Currently, the TlsManager was introduced in 3.x & 4.x to support TLS/SSLContext configuration. The motivator of this was primarily to support OCI Certificates Service integration, including automatic detection and rotation of keys and certificates.

The existing design goal for TlsManager was centered around server/listener side support. However, we do have to also consider the client-side integration for TLS configuration as well. The important thing to note here is that the manager was designed to abstract and hide the details of "management and lifecycle" behind its implementation. The manager just needs to be sure that it can deliver a SSLContext at startup, and optionally be able to manage its lifecycle post-startup (i.e., checking for updated certificates, etc).

Fortunately in 4.x, the Tls and TlsConfig are shared between server and client-side. This is not the case for 3.x though.

The OCI implemetation for TlsManager will (a) download the certificate(s) and key(s) at startup, and then (b) update Tls when we poll and detect changes made by the OCI Certificate Service endpoint response. All of this, though, happens in memory and is non-persistent in nature - nothing is stored to the file system locally in this exchange.

In order to support all of OCI's use cases, however, we will also need to support WebClient w/ TLS in 3.x as well - where these certificates are again being managed behind an OCI service. In the vein of supporting client side for 3.x, I have identified these approaches to address this gap:

Approach (1)

Extend TlsManager's configuration to optionally provide a file location to store the remote certificates and keys locally on the file system; This optional configuration will be made mandatory if/when client-side TLS is required to use these remote certificates/keys. The assumption here is that the WebClient is used in the same JVM as the server, and starting the server is a prerequisite to using the WebClient TLS configuration.

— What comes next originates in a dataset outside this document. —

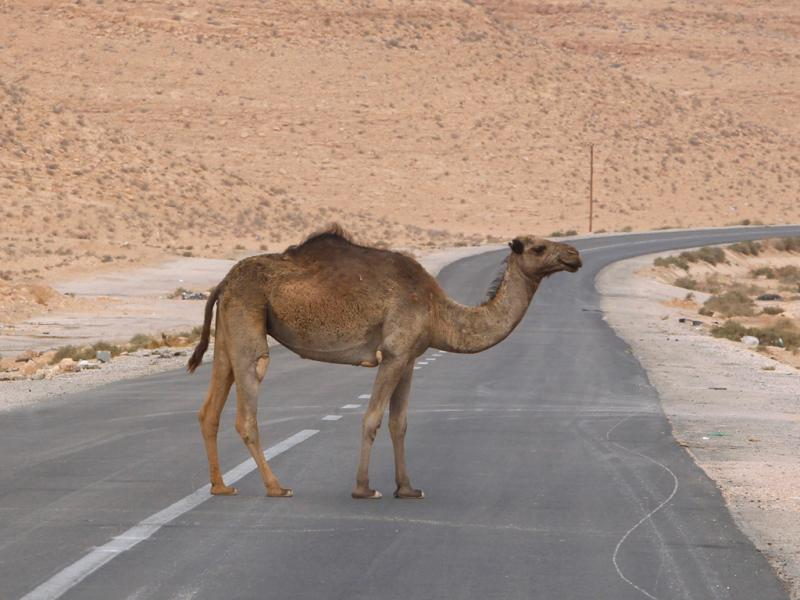Camelo atravessa uma estrada em Bani Walid (Reuters)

The pro to this approach is that it allows WebClient to be used basically as-is, based upon the physical location for the pem files. It also centralizes the feature to simply ConfiguredTlsManager for both 3.x and 4.x.

The con to this approach is that it... (a) requires the server to be run 1st as a pre-requisite, (b) requires security-sensitive material (keys and certificates) to be stored on the file system.

Approach (2)

Have TlsManager be integrated as-is currently designed for WebClient integration (i.e., WebClientTls) into 3.x.

The pro to this approach is that we have symmetry between client and server. The con to this approach is efficiency and performance - ideally on the same VM we should have only one TlsManager instance running. Without lots of effort, we run the risk of many TlsManager instances running on the same VM doing the same exact thing across the server and clients. This topology is aniticpated for OCI Pegasus based applications where the service will be communicating to may backing services using WebClient as well - many of which would probably be sharing the same tls configuration. One way to mitigate this work is to ensure that the TlsManager remains a singleton instance on the same JVM for the exact same configuration inputs. Note that having the "same TlsManager instance for the same Tls configuration" should be something we also put into 4.x.

Another consideration/con here is that most of our customers seem to be using microprofile's rest-client instead of WebClient - especially for MP which is what customers will be using initially for Pegasus. TBD on all of this relative to this module.. See https://helidon.io/docs/latest/#/mp/restclient#_configuration.

Approach (3)

Provide a tool and/or API extension to the OCI TlsManager Integration module that will allow a customer to independently download the certificate(s) from the OCI, but then use either WebClient or RestClient as-is designed today. This is a variation to approach #1, but instead of relying on configuration we rely on an API or CLI to perform the local persistence of the certificates.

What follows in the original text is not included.